Okay, first of all, this doesn’t mean to keep your kids away from toys. Kids love toys, and toys are great. They’re proven to help your kids learn, grow, and enjoy themselves. If I could still learn just from playing with a silly toy I guarantee you I would be spending half of my check at Toys R Us. However, when you’re buying toys for your child it’s important to make sure that the toys you’re purchasing are safe.
The last thing you want your child learning from playing with their toy is how to give a Heimlich maneuver to their sibling. You already pull your hair out enough as it is without the threat of looming death emanating from a toy with small, almost-swallowable pieces. Keep your kids safe from dangerous toys this holiday season by following these simple tips!
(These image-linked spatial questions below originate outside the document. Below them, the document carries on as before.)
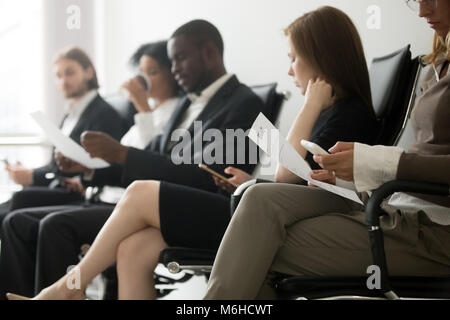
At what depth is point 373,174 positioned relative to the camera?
128 cm

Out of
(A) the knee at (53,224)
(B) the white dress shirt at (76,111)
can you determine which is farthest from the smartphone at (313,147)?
(B) the white dress shirt at (76,111)

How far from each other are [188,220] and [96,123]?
3.87 ft

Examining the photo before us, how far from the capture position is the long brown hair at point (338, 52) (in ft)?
5.64

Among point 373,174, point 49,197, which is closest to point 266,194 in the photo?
point 373,174

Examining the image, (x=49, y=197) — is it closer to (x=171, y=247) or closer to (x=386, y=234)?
(x=171, y=247)

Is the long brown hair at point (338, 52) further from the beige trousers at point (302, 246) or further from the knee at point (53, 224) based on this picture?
the knee at point (53, 224)

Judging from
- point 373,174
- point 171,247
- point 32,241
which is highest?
point 373,174

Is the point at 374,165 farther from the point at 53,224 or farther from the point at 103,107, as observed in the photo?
the point at 103,107

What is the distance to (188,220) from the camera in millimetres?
1728

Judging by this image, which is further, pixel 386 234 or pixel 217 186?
pixel 217 186

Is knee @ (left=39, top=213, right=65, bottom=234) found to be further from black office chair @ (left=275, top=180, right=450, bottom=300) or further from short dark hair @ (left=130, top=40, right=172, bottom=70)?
black office chair @ (left=275, top=180, right=450, bottom=300)

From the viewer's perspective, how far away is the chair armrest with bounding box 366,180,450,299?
1203 millimetres

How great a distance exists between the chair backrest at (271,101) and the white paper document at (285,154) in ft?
2.45

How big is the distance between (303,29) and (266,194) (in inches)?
23.6
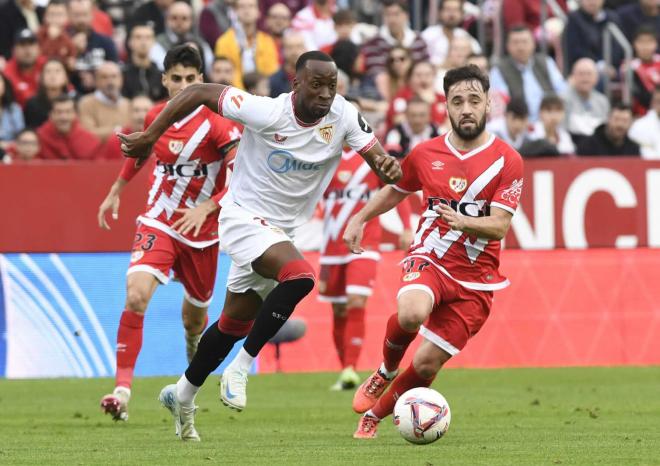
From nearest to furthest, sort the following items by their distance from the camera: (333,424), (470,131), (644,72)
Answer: (470,131) < (333,424) < (644,72)

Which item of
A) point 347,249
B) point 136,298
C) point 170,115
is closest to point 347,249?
point 347,249

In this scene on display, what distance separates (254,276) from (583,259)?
7982mm

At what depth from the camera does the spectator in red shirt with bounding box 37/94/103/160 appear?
16766 mm

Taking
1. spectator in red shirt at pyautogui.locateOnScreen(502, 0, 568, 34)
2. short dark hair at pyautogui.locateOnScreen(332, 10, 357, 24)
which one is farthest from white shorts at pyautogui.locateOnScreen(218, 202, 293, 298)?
spectator in red shirt at pyautogui.locateOnScreen(502, 0, 568, 34)

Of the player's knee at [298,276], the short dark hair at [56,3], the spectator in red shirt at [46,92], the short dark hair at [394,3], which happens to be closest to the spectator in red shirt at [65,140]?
the spectator in red shirt at [46,92]

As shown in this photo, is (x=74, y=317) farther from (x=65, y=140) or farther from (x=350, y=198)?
(x=350, y=198)

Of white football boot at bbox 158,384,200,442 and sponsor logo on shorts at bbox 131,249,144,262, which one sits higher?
sponsor logo on shorts at bbox 131,249,144,262

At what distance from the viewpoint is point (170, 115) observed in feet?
29.7

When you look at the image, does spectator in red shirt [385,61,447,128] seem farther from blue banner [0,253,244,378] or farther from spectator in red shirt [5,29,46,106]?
spectator in red shirt [5,29,46,106]

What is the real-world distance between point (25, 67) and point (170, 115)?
32.2 ft

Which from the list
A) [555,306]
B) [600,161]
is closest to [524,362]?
[555,306]

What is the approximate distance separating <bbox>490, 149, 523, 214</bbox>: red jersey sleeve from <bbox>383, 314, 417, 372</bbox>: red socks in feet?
3.30

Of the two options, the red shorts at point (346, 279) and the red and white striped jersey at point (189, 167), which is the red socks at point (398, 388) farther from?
the red shorts at point (346, 279)

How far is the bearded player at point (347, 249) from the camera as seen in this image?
566 inches
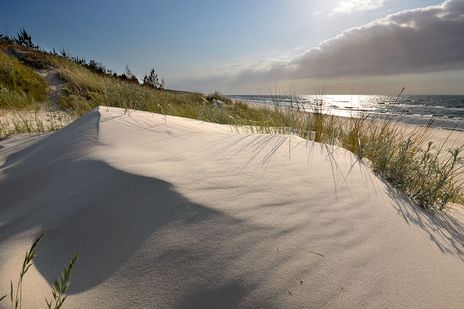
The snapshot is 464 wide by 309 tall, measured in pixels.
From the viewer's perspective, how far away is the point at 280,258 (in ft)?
3.45

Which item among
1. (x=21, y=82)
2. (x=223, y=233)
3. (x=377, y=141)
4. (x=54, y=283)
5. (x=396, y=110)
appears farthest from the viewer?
(x=396, y=110)

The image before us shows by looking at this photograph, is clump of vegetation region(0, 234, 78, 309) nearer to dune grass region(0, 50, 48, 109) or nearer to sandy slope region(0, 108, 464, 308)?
sandy slope region(0, 108, 464, 308)

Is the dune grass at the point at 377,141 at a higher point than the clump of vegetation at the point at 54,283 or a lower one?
lower

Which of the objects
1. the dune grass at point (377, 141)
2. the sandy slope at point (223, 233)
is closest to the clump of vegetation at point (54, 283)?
the sandy slope at point (223, 233)

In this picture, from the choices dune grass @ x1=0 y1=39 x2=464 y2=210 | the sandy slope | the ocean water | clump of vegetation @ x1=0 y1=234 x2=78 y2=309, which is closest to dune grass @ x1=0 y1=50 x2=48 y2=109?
dune grass @ x1=0 y1=39 x2=464 y2=210

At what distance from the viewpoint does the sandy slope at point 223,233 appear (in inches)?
38.1

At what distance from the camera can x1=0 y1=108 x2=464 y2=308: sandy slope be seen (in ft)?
3.18

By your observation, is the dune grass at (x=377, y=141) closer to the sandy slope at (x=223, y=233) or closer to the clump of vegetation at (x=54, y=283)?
the sandy slope at (x=223, y=233)

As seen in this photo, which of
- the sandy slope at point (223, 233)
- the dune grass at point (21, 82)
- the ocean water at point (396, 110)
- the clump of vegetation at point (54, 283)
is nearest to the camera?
the clump of vegetation at point (54, 283)

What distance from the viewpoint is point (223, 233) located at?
3.82ft

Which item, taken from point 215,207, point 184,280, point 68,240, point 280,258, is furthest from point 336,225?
point 68,240

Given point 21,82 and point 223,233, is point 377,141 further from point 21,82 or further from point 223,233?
point 21,82

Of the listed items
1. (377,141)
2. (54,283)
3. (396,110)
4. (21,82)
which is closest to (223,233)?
(54,283)

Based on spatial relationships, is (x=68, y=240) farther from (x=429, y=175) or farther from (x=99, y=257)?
(x=429, y=175)
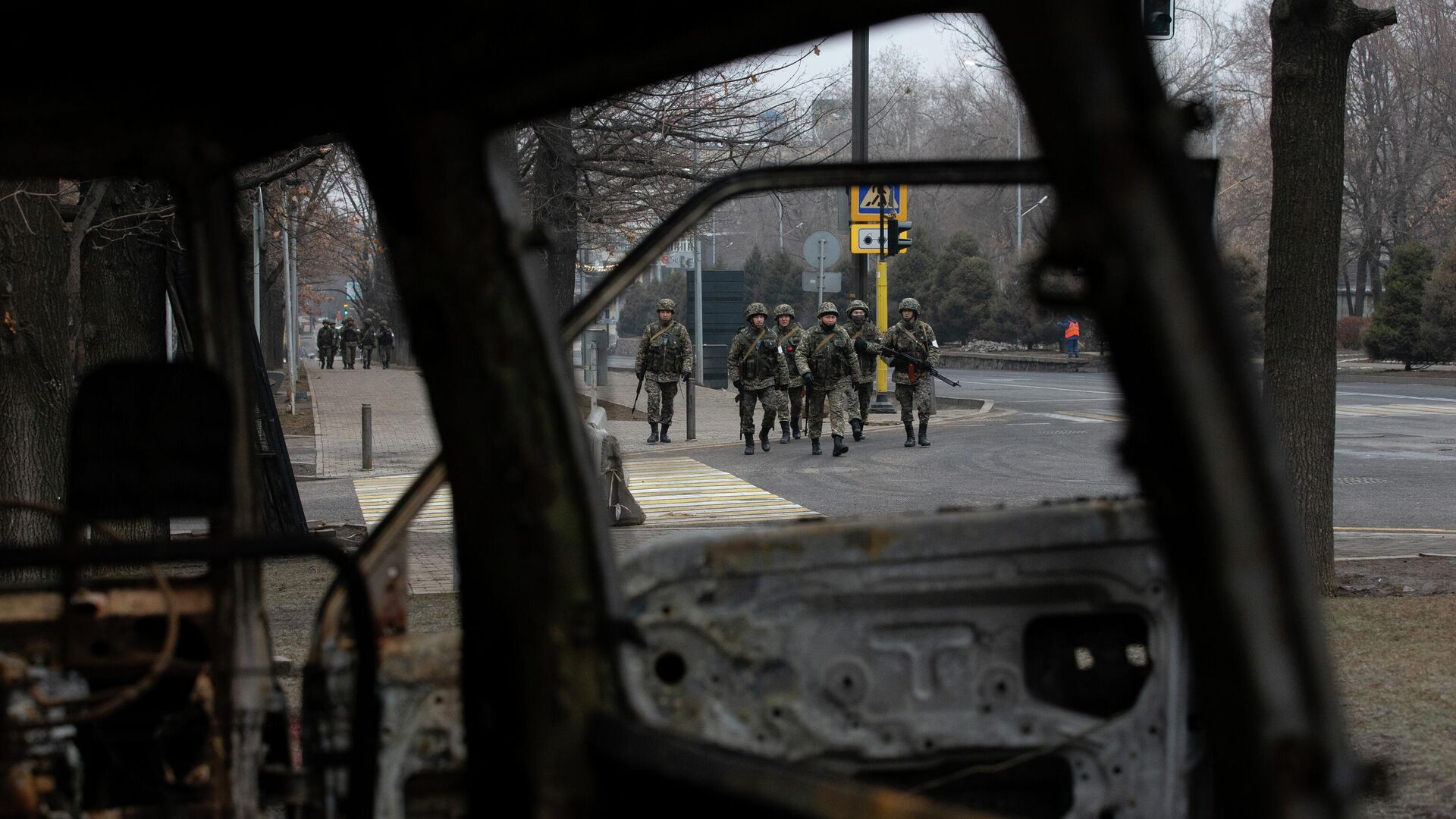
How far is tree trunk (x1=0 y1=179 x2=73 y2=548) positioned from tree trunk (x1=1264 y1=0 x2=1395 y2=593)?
6.38m

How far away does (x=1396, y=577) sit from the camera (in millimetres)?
8727

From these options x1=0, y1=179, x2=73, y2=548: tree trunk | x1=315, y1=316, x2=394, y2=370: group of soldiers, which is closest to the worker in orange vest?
x1=315, y1=316, x2=394, y2=370: group of soldiers

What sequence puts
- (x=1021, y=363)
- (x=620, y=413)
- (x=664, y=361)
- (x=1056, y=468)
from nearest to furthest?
(x=1056, y=468)
(x=664, y=361)
(x=620, y=413)
(x=1021, y=363)

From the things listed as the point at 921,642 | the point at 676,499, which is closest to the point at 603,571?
the point at 921,642

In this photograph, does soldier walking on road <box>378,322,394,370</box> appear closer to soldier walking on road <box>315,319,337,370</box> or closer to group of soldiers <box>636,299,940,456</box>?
soldier walking on road <box>315,319,337,370</box>

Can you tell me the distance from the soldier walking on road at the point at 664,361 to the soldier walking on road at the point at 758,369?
71 centimetres

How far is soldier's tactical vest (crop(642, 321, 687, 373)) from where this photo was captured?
2025cm

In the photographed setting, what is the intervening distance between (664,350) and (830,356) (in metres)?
2.58

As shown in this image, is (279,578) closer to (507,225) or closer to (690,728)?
(690,728)

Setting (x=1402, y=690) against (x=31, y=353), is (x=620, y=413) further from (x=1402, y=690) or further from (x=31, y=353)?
(x=1402, y=690)

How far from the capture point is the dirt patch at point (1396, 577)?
8250mm

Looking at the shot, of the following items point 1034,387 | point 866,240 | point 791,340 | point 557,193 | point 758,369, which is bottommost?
point 1034,387

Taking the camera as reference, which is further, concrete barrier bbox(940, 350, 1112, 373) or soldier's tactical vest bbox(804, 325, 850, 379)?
concrete barrier bbox(940, 350, 1112, 373)

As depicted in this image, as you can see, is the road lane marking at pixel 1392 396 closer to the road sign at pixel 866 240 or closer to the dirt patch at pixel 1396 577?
the road sign at pixel 866 240
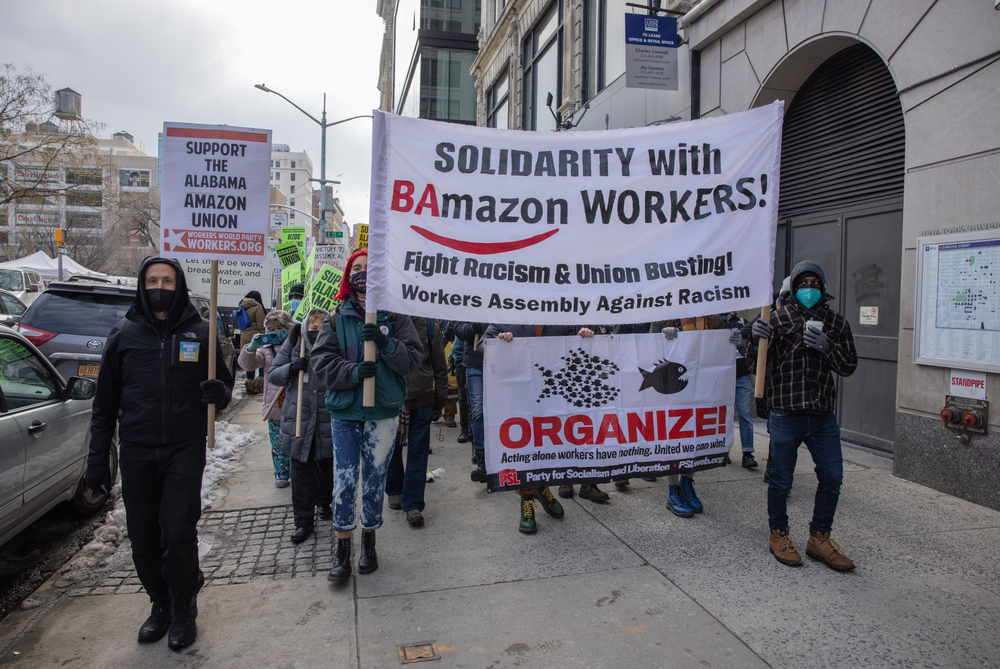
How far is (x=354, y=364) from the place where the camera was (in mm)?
3775

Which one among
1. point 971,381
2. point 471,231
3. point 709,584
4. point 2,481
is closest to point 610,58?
point 971,381

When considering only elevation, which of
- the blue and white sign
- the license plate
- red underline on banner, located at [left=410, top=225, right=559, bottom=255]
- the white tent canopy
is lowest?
the license plate

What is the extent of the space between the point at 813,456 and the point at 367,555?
2.95 meters

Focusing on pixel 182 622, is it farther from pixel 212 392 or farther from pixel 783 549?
pixel 783 549

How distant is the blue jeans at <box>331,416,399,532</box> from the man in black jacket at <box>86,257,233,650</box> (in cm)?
81

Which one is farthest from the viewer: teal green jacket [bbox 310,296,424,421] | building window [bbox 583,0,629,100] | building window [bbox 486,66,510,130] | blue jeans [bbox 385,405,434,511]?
building window [bbox 486,66,510,130]

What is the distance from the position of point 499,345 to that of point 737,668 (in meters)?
2.30

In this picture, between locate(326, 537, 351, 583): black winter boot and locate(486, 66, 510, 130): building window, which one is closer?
locate(326, 537, 351, 583): black winter boot

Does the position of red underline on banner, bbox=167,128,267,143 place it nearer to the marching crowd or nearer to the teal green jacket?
Answer: the marching crowd

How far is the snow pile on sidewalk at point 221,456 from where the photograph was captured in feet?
18.3

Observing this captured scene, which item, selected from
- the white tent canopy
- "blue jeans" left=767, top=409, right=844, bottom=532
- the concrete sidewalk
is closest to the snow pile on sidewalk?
the concrete sidewalk

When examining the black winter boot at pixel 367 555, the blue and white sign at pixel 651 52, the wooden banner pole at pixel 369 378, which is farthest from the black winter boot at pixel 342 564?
the blue and white sign at pixel 651 52

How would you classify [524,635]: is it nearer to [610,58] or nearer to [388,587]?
[388,587]

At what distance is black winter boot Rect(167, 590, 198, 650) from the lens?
3109mm
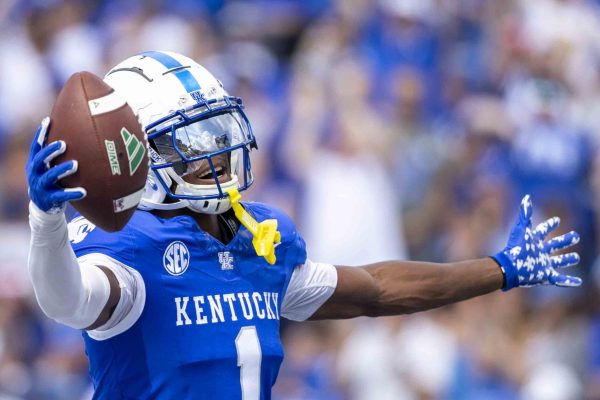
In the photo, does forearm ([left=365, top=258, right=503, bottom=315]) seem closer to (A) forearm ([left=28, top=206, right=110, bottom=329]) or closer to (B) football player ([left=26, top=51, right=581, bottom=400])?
(B) football player ([left=26, top=51, right=581, bottom=400])

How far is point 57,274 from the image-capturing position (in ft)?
10.1

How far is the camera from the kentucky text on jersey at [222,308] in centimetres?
348

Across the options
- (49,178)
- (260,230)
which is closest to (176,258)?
(260,230)

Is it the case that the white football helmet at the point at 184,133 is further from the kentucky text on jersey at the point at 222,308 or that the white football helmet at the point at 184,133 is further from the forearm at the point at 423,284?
the forearm at the point at 423,284

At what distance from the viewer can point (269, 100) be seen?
8.70 metres

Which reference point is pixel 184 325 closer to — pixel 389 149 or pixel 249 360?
pixel 249 360

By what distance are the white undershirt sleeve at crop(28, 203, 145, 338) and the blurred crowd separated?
3.83 metres

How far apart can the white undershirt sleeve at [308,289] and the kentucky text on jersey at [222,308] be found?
23 centimetres

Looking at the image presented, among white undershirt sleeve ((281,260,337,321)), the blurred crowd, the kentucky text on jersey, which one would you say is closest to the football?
the kentucky text on jersey

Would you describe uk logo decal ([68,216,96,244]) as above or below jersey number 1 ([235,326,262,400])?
above

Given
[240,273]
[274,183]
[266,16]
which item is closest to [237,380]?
[240,273]

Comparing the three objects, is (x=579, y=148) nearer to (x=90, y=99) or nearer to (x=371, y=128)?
(x=371, y=128)

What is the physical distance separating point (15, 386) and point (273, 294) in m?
3.60

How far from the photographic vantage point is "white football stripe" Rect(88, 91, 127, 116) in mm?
3144
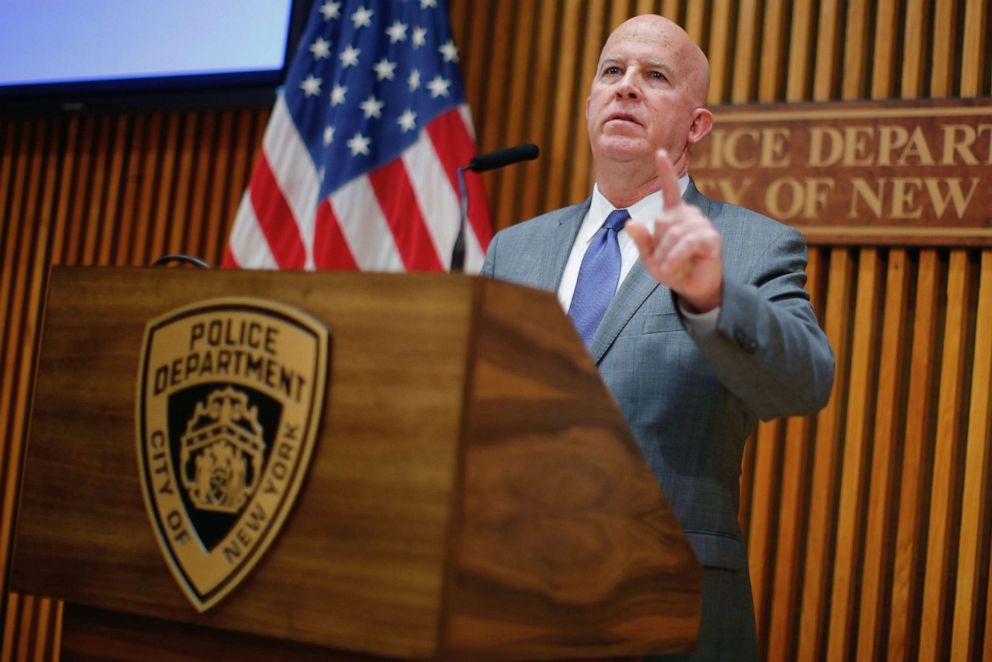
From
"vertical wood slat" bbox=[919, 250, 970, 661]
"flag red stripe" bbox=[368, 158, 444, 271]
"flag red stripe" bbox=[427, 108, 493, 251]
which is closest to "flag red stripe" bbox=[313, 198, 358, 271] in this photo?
"flag red stripe" bbox=[368, 158, 444, 271]

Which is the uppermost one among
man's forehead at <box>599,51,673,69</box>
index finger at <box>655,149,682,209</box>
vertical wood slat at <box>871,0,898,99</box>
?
vertical wood slat at <box>871,0,898,99</box>

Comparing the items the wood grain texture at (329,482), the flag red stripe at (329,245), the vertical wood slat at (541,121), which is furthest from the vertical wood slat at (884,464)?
the wood grain texture at (329,482)

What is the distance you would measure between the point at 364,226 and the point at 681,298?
2.45 meters

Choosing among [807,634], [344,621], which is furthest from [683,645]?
[807,634]

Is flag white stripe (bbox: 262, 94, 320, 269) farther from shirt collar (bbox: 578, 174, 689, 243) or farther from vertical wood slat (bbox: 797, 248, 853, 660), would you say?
shirt collar (bbox: 578, 174, 689, 243)

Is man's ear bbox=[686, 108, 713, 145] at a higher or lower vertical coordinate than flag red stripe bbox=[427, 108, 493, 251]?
lower

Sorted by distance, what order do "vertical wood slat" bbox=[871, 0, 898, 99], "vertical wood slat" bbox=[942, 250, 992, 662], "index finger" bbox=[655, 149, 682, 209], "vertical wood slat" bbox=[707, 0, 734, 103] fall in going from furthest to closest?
"vertical wood slat" bbox=[707, 0, 734, 103] < "vertical wood slat" bbox=[871, 0, 898, 99] < "vertical wood slat" bbox=[942, 250, 992, 662] < "index finger" bbox=[655, 149, 682, 209]

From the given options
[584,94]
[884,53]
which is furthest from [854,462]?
[584,94]

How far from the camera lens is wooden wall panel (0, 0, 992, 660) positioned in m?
3.16

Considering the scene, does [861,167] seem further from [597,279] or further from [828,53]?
[597,279]

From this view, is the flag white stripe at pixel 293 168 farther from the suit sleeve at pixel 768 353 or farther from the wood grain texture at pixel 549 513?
the wood grain texture at pixel 549 513

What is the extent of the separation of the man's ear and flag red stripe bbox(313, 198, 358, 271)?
172cm

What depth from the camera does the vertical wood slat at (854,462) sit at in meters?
3.21

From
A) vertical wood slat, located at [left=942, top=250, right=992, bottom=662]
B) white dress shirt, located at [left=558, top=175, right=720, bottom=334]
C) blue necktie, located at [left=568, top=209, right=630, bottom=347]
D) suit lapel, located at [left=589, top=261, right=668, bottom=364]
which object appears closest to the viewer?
suit lapel, located at [left=589, top=261, right=668, bottom=364]
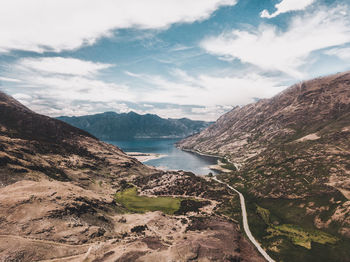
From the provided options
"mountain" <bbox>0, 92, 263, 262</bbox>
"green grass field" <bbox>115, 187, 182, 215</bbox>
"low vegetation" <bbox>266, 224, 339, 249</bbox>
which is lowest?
"green grass field" <bbox>115, 187, 182, 215</bbox>

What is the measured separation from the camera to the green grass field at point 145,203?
125 metres

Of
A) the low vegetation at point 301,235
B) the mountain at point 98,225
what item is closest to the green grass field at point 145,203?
the mountain at point 98,225

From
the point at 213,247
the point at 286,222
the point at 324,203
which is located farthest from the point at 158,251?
the point at 324,203

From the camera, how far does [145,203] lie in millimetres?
135625

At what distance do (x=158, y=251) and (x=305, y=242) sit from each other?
69223mm

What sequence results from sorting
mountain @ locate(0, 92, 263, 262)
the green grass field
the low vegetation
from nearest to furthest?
mountain @ locate(0, 92, 263, 262)
the low vegetation
the green grass field

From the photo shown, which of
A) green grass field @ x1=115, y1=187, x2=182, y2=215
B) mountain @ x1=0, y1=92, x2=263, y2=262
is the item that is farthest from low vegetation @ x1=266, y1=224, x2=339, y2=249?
green grass field @ x1=115, y1=187, x2=182, y2=215

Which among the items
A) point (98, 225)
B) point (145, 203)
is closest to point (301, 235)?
point (145, 203)

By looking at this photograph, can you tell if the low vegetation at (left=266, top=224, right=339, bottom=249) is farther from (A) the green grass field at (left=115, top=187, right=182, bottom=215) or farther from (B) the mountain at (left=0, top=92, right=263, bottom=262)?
(A) the green grass field at (left=115, top=187, right=182, bottom=215)

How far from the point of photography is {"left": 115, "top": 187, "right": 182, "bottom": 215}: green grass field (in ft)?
410

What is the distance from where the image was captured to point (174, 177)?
611 ft

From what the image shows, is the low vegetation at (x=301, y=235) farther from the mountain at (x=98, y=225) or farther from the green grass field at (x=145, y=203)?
the green grass field at (x=145, y=203)

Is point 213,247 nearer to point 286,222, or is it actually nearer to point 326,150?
point 286,222

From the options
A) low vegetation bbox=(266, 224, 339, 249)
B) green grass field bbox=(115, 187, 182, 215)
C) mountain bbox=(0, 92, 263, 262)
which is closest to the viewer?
mountain bbox=(0, 92, 263, 262)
With Christmas on the horizon, you’re probably getting tired of wading through the crowded stores with dystopian fluorescent lighting and aisles that feel like mazes. The last thing you want to be doing in these dark times is poring over each toy with a practiced eye for potential risks. Make your shopping experience easy by visiting Toy Review Experts and choosing a top rated toy without having to step foot in a store full of frustrated parents. Here are the simple things to look for to keep your kids safe without having to cover every sharp edge and hard surface with bubble wrap.
Most toys should come with a recommended age. If your child is younger than the recommendation, it’s a safe bet that there’s some amount of risk. Of course, these are the most general guide, so it’s important to be aware of your child’s maturity level. If your 4-year old is still putting everything in their mouth, you may want to shoot for a lower recommended age. On the flip side, if your 3-year-old is very mature and developing fast, they might be able to use projectile toys that are typically labeled for 4 years and older. You know your child better than anyone, so you know best what age-group they should be considered with.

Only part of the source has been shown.